_PAGE_
───

With that kind of foreboding obstacle it's actually a fairly balanced history, if sympathetic, and spares no words on the consequences of Puller's actions while noting the man never had the highest echelon of command and as such fell afoul of the errors and misjudgments of his superiors and was wrongly blamed for things that he did not do.
Equally it also notes that General Puller served in the sides of the Marine Corps and its history that tend to rightly be downplayed for equally rightly being seen as unsavory, namely the Banana Wars that led General Butler to do his 'war is a racket' speech. He was avid for combat, heedless of the costs of that avidness, ultimately incapable of the aspects of command that require more than charging at the enemy balls first, while never getting the training and until his very last years as a Marine any of the responsibility for it. As such the degree to which he can be held accountable for things he repeatedly asked for, was repeatedly denied, and developed a jaundiced view of precisely from that repeated denial out of sour grapes is actually a very valid question that should be answered.

───

_GIVEN RECORDS_
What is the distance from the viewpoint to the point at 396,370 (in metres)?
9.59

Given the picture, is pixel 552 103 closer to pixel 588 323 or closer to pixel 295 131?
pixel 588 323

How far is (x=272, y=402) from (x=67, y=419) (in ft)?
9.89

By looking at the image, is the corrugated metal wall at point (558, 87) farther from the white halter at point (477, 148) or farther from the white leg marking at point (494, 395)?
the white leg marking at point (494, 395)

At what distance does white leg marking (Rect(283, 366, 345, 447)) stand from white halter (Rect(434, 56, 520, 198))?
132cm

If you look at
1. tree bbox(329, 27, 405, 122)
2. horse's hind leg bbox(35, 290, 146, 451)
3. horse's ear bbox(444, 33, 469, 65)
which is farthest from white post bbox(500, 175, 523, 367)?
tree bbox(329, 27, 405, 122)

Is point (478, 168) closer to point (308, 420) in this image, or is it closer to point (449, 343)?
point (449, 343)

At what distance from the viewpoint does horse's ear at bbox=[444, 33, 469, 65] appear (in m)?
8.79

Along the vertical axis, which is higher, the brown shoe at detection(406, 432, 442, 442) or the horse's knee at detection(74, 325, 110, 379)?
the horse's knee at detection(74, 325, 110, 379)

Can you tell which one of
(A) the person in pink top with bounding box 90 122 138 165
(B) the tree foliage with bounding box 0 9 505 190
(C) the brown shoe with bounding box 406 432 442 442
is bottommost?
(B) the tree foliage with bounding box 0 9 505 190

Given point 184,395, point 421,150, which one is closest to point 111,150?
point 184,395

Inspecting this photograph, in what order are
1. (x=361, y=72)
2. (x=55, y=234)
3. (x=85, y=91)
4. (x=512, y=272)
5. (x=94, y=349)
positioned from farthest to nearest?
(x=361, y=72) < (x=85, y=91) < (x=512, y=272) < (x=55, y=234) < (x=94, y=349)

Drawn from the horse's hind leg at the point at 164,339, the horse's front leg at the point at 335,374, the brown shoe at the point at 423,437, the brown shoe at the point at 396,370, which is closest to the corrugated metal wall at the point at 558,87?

───

_REQUIREMENT 1_
Return, word for word, the part of the passage on General Puller that opens with the words containing "With that kind" and closes with "did not do.".
_REQUIREMENT 2_
Resume the passage on General Puller from the point where it stops.

_REPLY 1_
With that kind of foreboding obstacle it's actually a fairly balanced history, if sympathetic, and spares no words on the consequences of Puller's actions while noting the man never had the highest echelon of command and as such fell afoul of the errors and misjudgments of his superiors and was wrongly blamed for things that he did not do.

_REPLY 2_
None of this alters that at Pelileu his command of his battalion led to one of the bloodiest small-scale trainwrecks of a bloody war, or that there were prices that one pays for having the officers who like to get it bloody and fight with the enemy, prices that can equally be weighed in the balance scale against his superiors in the Second World War and the Korean War who embodied the other side of generalship and often with rather unfortunate results.
The ultimate view here hinges on the degree to which one likes Marines and to which one can forgive Puller for the role he played in some of the more unsavory actions of the armed forces with no regrets on this. Of course a cynic will note that so many of the people who would rightly balk at Puller's decisions turn blind eyes to murderers like Qassim Soleimaini and Marshal Zhukov's presiding over a massive pillaging and rape spree and Marshal Guderian's savage war of barbarism on the other side of that war, depending.
And for more relevance to contemporary events, Hamas openly saying "We want all the Jews dead" gets plenty of 'naw they don't really mean it' apologia from the people who would consider General Puller anathema but if their favorite fanatics want to call for an utter annihilation of a people, that's just a bit detail and entirely worthy of forgiveness. So as I said, it hinges on where one draws those lines. I ultimately mostly found it interesting for shining that very direct spotlight on what the US actually did in Haiti and Nicaragua, why it did it, and the limits and measures of US military power in resolving complicated political situations and why that had some relative success in this hemisphere versus utter failure in the Muslim world.
8/10.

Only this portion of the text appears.